People don't intentionally act to produce society, nevertheless their actions produce it, behind their backs, as it were. All those humans intentionally do is merely to try to satisfy needs and desires. But in order to do this, they have to work at a specific job, receive a wage or a salary, and thereby satisfy their needs. However, in the process, people produce more than they realize. They inherit the tools, institutions, and belief systems of previous generations, which they inadvertently reproduce in the process of satisfying their needs. Whatever the individual's immediate personal or family needs, his or her work responsibilities demand that more goods and services be produced than are necessary for private consumption. In order for the individual members of the society to get their needs and desires satisfied, a super-personal system of production, decision-making, circulation, and distribution must be set up, maintained, and in some cases, transformed.
As people become more politically and economically alienated, they become less and less aware of macro-social processes, which become more or less unconscious and over which they have diminishing control. In spite of their alienation, and in spite of the fact that individuals and families are to a large degree "out for themselves," they nevertheless inadvertently reproduce larger systems and processes-they feed people they will never know, reproduce social institutions they have no power to control, and impact the biophysical environment in ways they do not understand. Part of their activity is conscious, but a much larger part is unconscious. I call the inability to grasp the full implications of cooperative labor, either because of reification or alienation, "social amnesia."
Until now there has never been a time when human beings as a species have intentionally remade these institutions with the intention of changing history. In order for history to become a conscious process, people would have to overturn and restructure the stratification system, which would allow us collectively to take hold of that system. Then it would be possible to design our future, not just improvise it. We would become conscious history-makers, not just unconscious history-shapers.

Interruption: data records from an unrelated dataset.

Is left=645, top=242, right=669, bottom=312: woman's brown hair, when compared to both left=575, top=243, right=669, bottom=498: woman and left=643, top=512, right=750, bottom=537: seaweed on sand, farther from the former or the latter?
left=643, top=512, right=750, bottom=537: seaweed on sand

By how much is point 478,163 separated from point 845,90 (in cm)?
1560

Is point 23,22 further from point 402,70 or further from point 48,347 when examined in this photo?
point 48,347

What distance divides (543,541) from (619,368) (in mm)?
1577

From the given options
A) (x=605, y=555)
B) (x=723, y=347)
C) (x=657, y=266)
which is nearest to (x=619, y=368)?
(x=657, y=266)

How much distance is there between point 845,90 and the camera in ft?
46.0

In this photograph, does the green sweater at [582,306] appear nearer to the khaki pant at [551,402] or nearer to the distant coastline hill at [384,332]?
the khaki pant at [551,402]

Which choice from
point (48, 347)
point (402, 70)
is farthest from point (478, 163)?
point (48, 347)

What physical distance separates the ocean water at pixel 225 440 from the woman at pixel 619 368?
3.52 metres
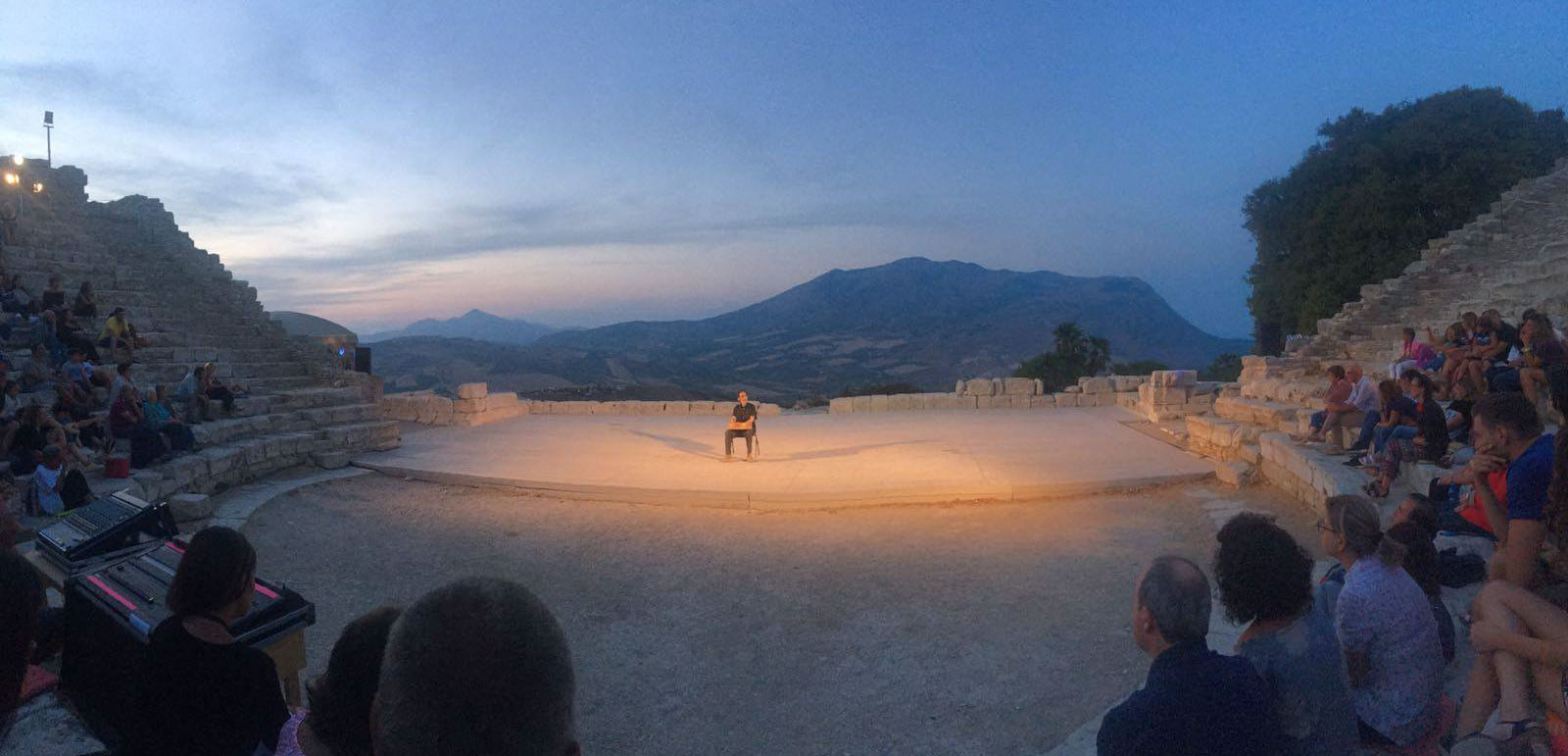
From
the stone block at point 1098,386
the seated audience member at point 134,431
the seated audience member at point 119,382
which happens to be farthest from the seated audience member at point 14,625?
the stone block at point 1098,386

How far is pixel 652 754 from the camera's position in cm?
420

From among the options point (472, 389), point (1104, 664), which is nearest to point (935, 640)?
point (1104, 664)

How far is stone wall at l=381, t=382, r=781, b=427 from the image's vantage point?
1457 centimetres

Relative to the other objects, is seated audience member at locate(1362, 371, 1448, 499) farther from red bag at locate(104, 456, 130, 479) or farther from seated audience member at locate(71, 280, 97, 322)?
seated audience member at locate(71, 280, 97, 322)

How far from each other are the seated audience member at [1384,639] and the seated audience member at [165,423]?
10354 mm

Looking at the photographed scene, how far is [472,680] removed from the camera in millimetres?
1185

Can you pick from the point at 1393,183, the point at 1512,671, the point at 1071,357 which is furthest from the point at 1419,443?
the point at 1071,357

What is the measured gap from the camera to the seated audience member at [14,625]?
1.92 meters

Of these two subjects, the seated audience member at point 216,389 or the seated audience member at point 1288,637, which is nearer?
the seated audience member at point 1288,637

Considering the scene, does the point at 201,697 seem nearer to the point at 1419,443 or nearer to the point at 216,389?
the point at 1419,443

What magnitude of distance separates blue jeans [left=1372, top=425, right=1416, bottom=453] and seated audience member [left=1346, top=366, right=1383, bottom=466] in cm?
46

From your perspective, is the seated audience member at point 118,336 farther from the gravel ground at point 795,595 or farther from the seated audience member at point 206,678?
the seated audience member at point 206,678

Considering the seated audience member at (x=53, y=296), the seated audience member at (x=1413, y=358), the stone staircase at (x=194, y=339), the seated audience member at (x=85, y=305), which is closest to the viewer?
the seated audience member at (x=1413, y=358)

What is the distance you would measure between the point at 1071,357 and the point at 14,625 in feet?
106
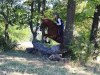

The process of history shaping involves three participating dimensions-the individual, society, and the biophysical environment. In the process of trying to satisfy our individual needs, we must engage in mediated social relations. In working together to satisfy needs, we use up natural resources and change the ecological niche we inhabit. As a result, socio-cultural systems accumulate wear-and-tear and undergo periodic crisis. People must decide on new ways of engaging this environment and have to build new forms of social organization to better adapt to these biophysical changes. If successful, they produce new means by which to satisfy individual needs. Individuals then develop new needs, and this results in changed social systems and changed ecological conditions. Changes in both these larger systems in turn provide new vehicles by which old individual needs may be gratified and new needs stimulated or discovered. All of this occurs despite reification and alienation.
History-shaping can be defined as the necessary, recurrent, irreversible, and accumulating process of the collective laboring of the entire human species in the past, present, and future. The table at the end shows the differences between mainstream ideas of history and a process-oriented history of council communism, a type of Marxian theory.
Conclusion: So What's Next?
So where does an individual who doesn't give a hoot about history or voting do with all this information? Right now, in Yankeedom, not much. In order to mobilize this cynic we would need a mass socialist political party with clear long-term goals and a transition program of every 3 to 5 years (I'm not talking about Trotsky transition program). The party must have roots in the labor movement (like Labor Notes) and connected to worker cooperatives. It needs socialist political theoreticians and political economists like Michael Hudson, Richard Wolff, Michael Roberts, and Anwar Shaikh. This party does not intend to win elections. Its purpose is to connect, broaden and deepen working class struggles and work these struggles as part of a plan. This was Marx's vision for a communist party which he wrote about 170 years ago.